No, we’re not talking about the giant, tropical snake. Python is a general-purpose, high-level programming language. It supports object oriented, structured, and functional programming paradigms.

Python was created in the late 1980s by the Dutch programmer Guido van Rossum who wanted a project to fill his time over the holiday break. His goal was to create a programming language that was a descendant of the ABC programming language but would appeal to Unix/C hackers. Van Rossum writes that he chose the name Python for this language, “being in a slightly irreverent mood (and a big fan of Monty Python’s Flying Circus).”

Python went through many updates and iterations and by the year 2008, Python 3.0 was released. This was designed to fix many of the design flaws in the language, with an emphasis on removing redundant features. While this update had some growing pains as it was not backwards compatible, the new updates made way for Python as we know it today. It continues to be well-maintained and supported as a popular, open source programming language.
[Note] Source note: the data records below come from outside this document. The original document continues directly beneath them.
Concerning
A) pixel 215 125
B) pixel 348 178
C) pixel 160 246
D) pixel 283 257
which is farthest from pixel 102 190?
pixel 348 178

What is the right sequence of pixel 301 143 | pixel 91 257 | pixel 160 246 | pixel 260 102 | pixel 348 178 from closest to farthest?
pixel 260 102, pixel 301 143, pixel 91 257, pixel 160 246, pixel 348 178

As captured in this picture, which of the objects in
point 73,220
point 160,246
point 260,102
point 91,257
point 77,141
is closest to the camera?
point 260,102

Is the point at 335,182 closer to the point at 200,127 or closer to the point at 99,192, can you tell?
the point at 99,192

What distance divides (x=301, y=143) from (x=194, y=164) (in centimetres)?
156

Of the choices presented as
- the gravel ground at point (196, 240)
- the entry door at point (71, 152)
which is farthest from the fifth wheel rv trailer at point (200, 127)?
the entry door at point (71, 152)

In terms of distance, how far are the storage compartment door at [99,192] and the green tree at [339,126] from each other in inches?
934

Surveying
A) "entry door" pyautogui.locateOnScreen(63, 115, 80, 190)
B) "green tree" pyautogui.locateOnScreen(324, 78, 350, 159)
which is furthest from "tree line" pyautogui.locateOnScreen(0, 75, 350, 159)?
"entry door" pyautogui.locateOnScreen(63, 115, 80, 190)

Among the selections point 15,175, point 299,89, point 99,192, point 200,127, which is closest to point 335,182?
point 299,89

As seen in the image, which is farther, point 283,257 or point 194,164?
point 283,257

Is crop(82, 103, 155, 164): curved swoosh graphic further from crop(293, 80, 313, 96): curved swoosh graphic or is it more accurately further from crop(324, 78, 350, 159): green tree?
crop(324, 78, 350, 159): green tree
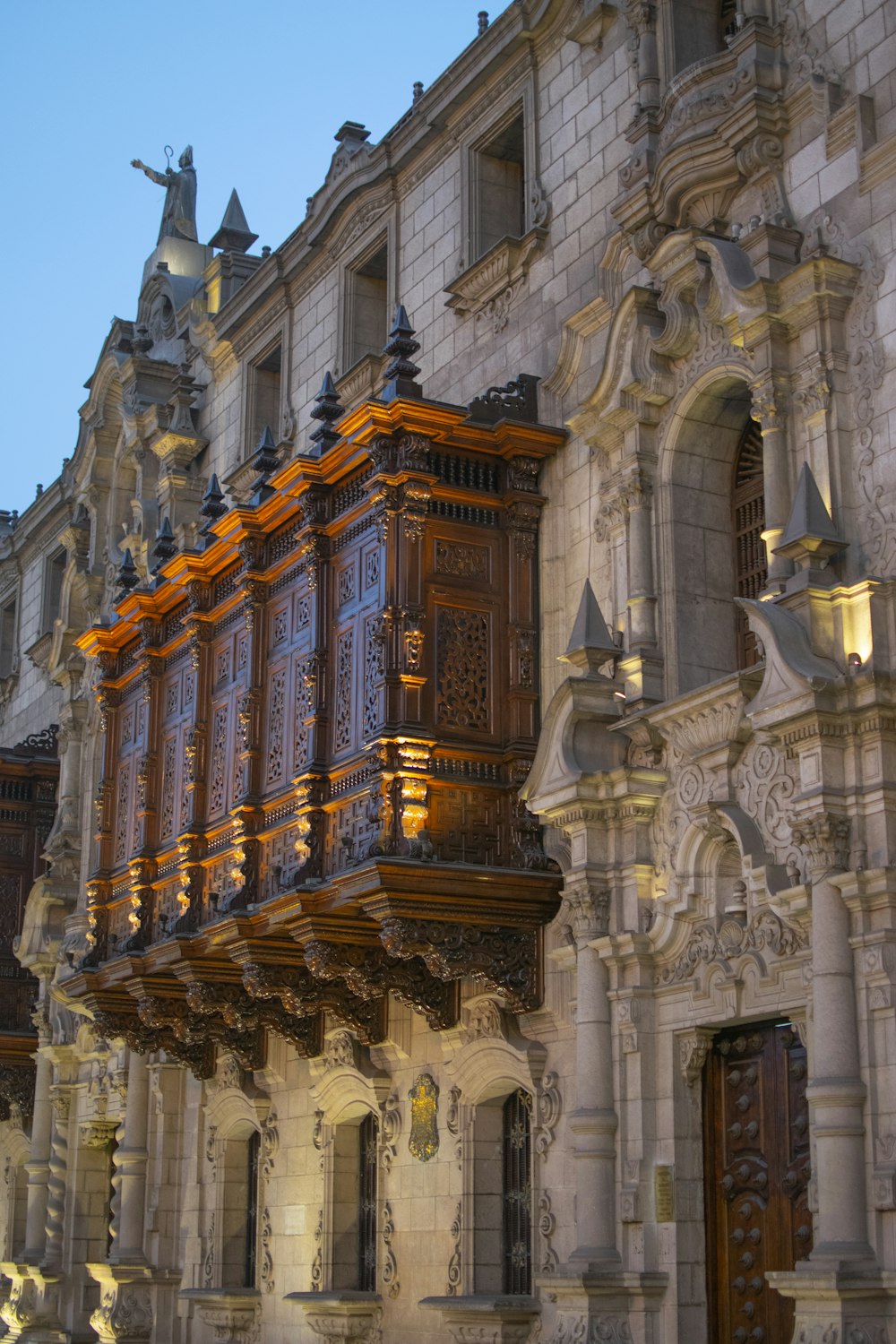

In “The Zen of Python,” developer Tim Peters summarizes van Rossum’s guiding principles for writing code in Python:

Beautiful is better than ugly.
Explicit is better than implicit.
Simple is better than complex.
Complex is better than complicated.
Flat is better than nested.
Sparse is better than dense.
Readability counts.
Special cases aren’t special enough to break the rules.
Although practicality beats purity.
Errors should never pass silently.
Unless explicitly silenced.
In the face of ambiguity, refuse the temptation to guess.
There should be one– and preferably only one –obvious way to do it.
Although that way may not be obvious at first unless you’re Dutch.
Now is better than never.
Although never is often better than *right* now.
If the implementation is hard to explain, it’s a bad idea.
If the implementation is easy to explain, it may be a good idea.
Namespaces are one honking great idea — let’s do more of those!

These principles touch on some of the advantages of Python in data science. Python is designed to be readable, simple, explicit, and explainable. Even the first principle states that Python code should be beautiful. In general, Python is a great programming language for many tasks and is becoming increasingly popular for developers. But now you may be wondering, why learn Python for data science?

Why Python for Data Science?

The first of many benefits of Python in data science is its simplicity. While some data scientists come from a computer science background or know other programming languages, many come from backgrounds in statistics, mathematics, or other technical fields and may not have as much coding experience when they enter the field of data science. Python syntax is easy to follow and write, which makes it a simple programming language to get started with and learn quickly. 

In addition, there are plenty of free resources available online to learn Python and get help if you get stuck. Python is an open source language, meaning the language is open to the public and freely available. This is beneficial for data scientists looking to learn a new language because there is no up-front cost to start learning Python. This also means that there are a lot of data scientists already using Python, so there is a strong community of both developers and data scientists who use and love Python.

The Python community is large, thriving, and welcoming. Python is the fourth most popular language among all developers based on a 2020 Stack Overflow survey of nearly 65,000 developers. Python is especially popular among data scientists. According to SlashData, there are 8.2 million active Python users with “a whopping 69% of machine learning developers and data scientists now us[ing] Python (compared to 24% of them using R).”4 A large community brings a wealth of available resources to Python users. Not only are there numerous books and tutorials available, there are also conferences such as PyCon where Python users across the world can come together to share knowledge and connect. Python has created a supportive and welcoming community of data scientists willing to share new ideas and help one another. 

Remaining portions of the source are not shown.